== Extracted text
Summer Food Safety

May 20, 2013 in Family and Consumer Sciences, Feature

grillSummer holidays give us a break from school and work but providing safe food for your family should never take a vacation.  A combination of warmer temperatures and more foods prepared and served outdoors can lead to an increase in foodborne illness. Remembering four simple principles can help ensure you and your family do not fall victim to illness associated with the food you prepare; clean, separate, cook, and chill.

CLEAN-Preparing food on a clean surface is essential to food safety.  Thoroughly washing those nutritious fresh fruits and vegetables before chopping is very important. Just because you don’t eat the skin of a melon it still needs to be washed.  Cutting through the outside brings all the bacteria from everything the melon came in contact with-even the hands of the person at the market who picks up every melon to get the perfect specimen. For more information check out the “Washing Produce Factsheet”.

SEPARATE-The slow pace of summer may make it easy for us to forget or become lax in keeping raw and ready to eat foods separate. Cross contamination can occur if you pack raw burgers in the same cooler as the lettuce and tomato without sealing foods in separate containers.
====
▶ **Study questions**:
a - Answer these questions using the summer food safety text:
(i) What four principles does it name for avoiding foodborne illness?
(ii) According to the CLEAN section, what happens when someone cuts through the outside of an unwashed melon?
(iii) In the SEPARATE section, what packing practice can lead to cross contamination?
b - Carry on the summer food safety text from the point where it stops.
The entries that follow this text have no connection to it.
== Study material
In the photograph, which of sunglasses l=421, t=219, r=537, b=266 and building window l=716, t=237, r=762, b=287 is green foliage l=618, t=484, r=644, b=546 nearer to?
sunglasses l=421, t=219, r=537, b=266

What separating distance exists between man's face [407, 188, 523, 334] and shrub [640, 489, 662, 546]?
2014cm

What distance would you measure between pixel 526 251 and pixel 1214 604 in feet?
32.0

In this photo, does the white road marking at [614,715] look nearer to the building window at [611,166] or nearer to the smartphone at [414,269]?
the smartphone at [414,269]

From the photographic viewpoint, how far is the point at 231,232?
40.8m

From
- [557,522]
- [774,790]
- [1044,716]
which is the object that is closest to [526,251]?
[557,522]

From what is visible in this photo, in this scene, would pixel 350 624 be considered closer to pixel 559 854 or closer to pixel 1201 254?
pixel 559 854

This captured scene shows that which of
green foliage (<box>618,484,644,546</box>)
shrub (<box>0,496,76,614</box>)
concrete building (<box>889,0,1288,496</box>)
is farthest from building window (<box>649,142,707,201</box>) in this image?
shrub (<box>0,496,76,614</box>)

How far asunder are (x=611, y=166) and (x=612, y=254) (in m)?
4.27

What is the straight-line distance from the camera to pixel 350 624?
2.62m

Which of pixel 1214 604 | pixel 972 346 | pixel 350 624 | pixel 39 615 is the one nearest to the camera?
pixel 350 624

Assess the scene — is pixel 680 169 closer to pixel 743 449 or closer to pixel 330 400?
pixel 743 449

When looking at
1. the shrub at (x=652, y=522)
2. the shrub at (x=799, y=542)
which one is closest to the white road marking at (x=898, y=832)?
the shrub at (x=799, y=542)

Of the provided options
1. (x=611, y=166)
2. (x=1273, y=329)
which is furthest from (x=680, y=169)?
====
▶ **Numbered answers**:
a -
(i) Clean, separate, cook, and chill.
(ii) Cutting through the outside brings in bacteria from everything the melon came in contact with.
(iii) Packing raw burgers in the same cooler as the lettuce and tomato without sealing the foods in separate containers.

b -
COOK-This is an area where guessing can be dangerous.  Using a calibrated meat thermometer is the only way to accurately measure the temperature of cooked meats-even if they are being cooked on a very hot grill. If foods are not cooked to the recommended temperature, naturally occurring pathogens can thrive and make you or your family sick. For more information on cooking temperatures read about Thermometer Placement & Temperatures on the USDA’s website.

CHILL-With temperatures soaring into the 90’s it doesn’t take long for food to get into the temperature danger zone.  40°-140°F is the temperature that pathogens love.  They multiply to unsafe levels if food is left in that range for 2 hours or more.  Keeping all meats, dairy products, eggs and cut fruits and vegetables below 40° should be the goal.  Of course a cooler full of ice, frozen water bottles or juice boxes will keep those perishable foods safe.  When serving cold items set the bowl of cold food in a bowl of ice to keep it chilled.

Using these guidelines will ensure a safe food summer with many fun healthy gatherings.